Exercise objective - Take the whole listing and reproduce it exactly, pictures excepted.
::: Data segment
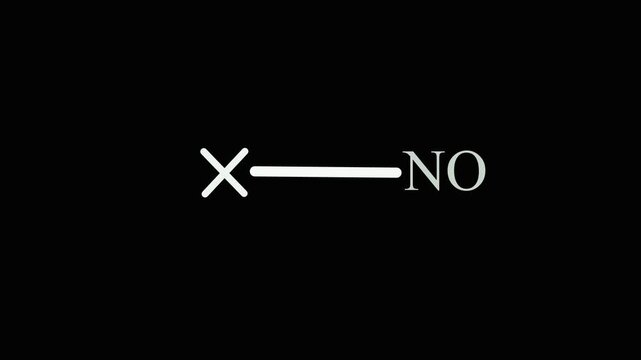 White X and NO text with a horizontal line on black background negative rejection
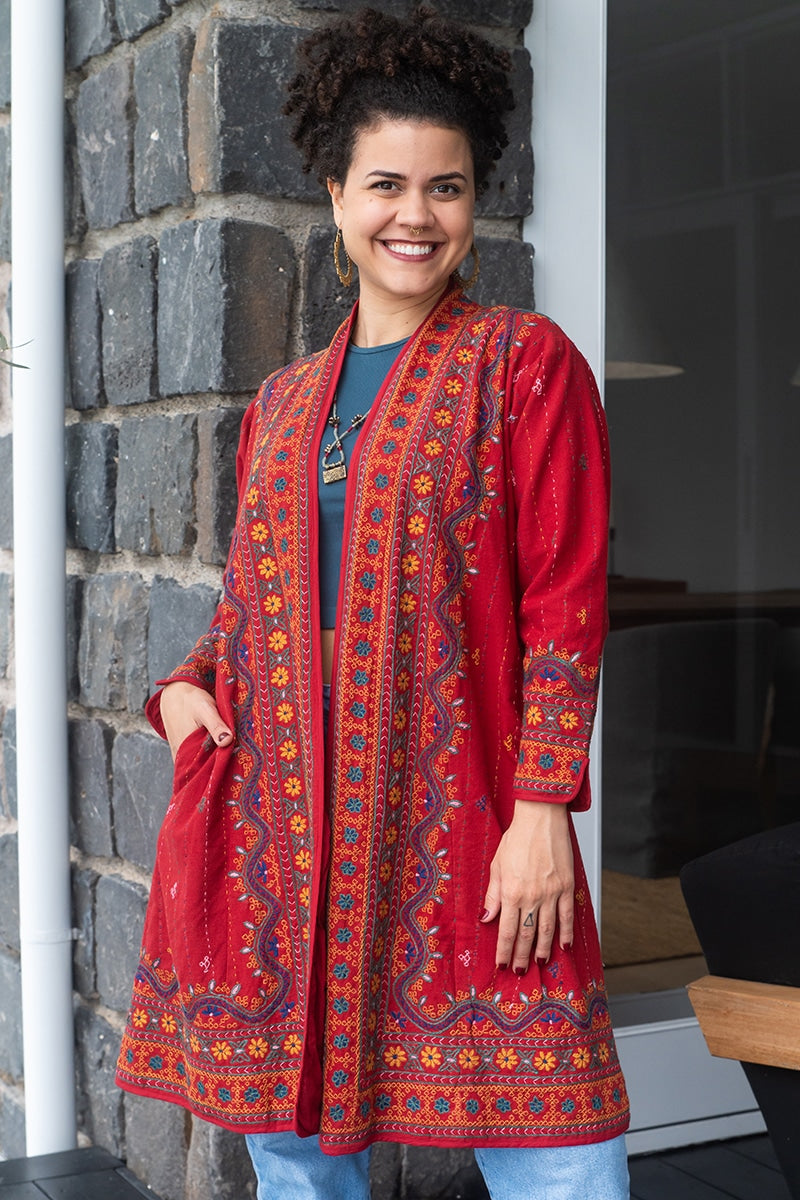 Persian Luxe Coat - Cranberry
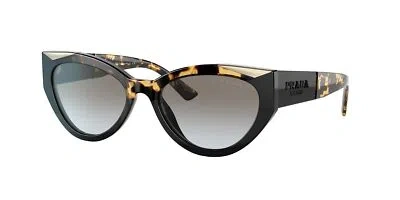 Pre-owned Prada Sunglasses Pr03ws 01m0a7 55mm Black Havana / Grey Gradient Lens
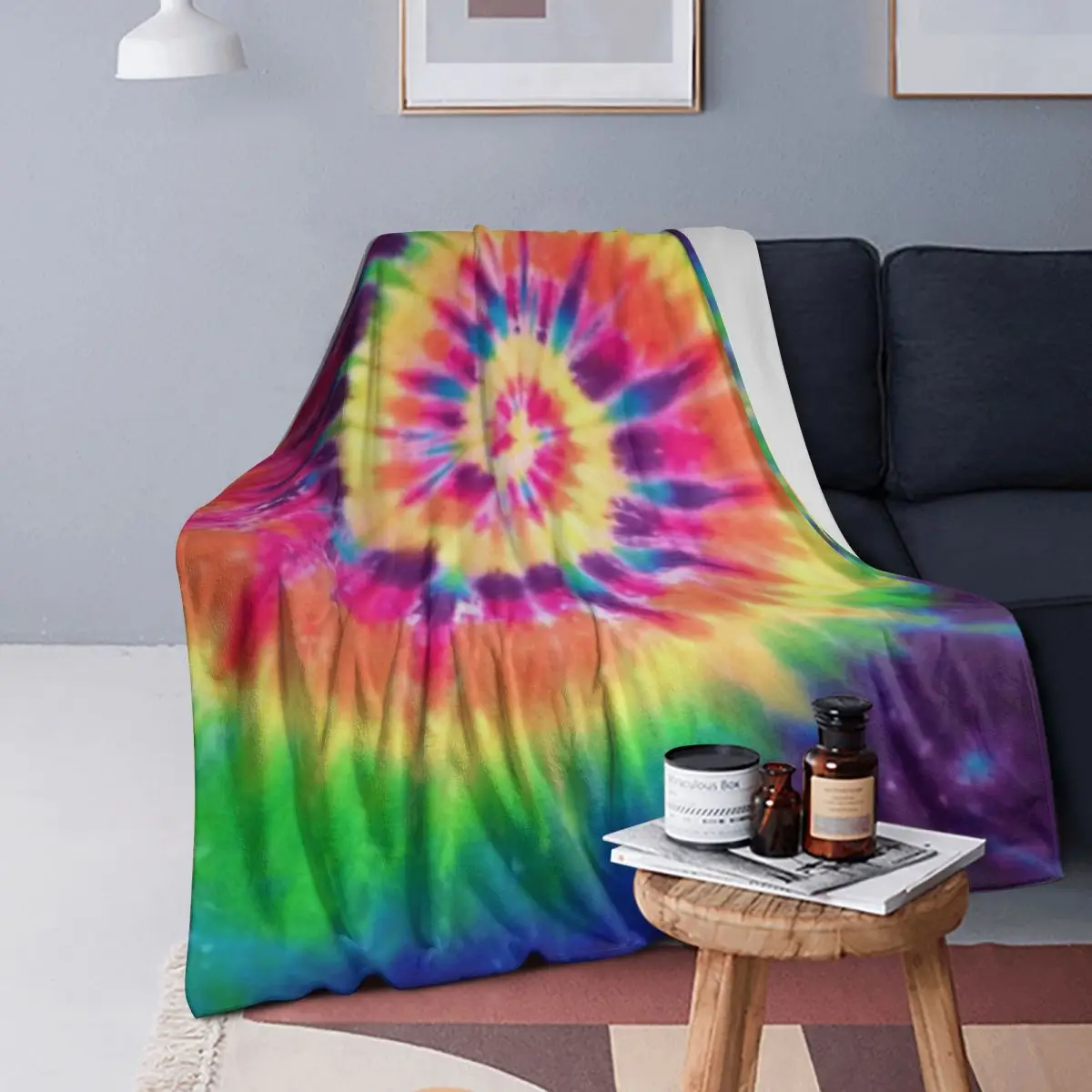 

Tie Dye Blankets Soft Warm Flannel Throw Blanket Bedspread for Bed Living room Picnic Travel Home Sofa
::::::
Output of the task -
 White X and NO text with a horizontal line on black background negative rejection
 Persian Luxe Coat - Cranberry
 Pre-owned Prada Sunglasses Pr03ws 01m0a7 55mm Black Havana / Grey Gradient Lens

Tie Dye Blankets Soft Warm Flannel Throw Blanket Bedspread for Bed Living room Picnic Travel Home Sofa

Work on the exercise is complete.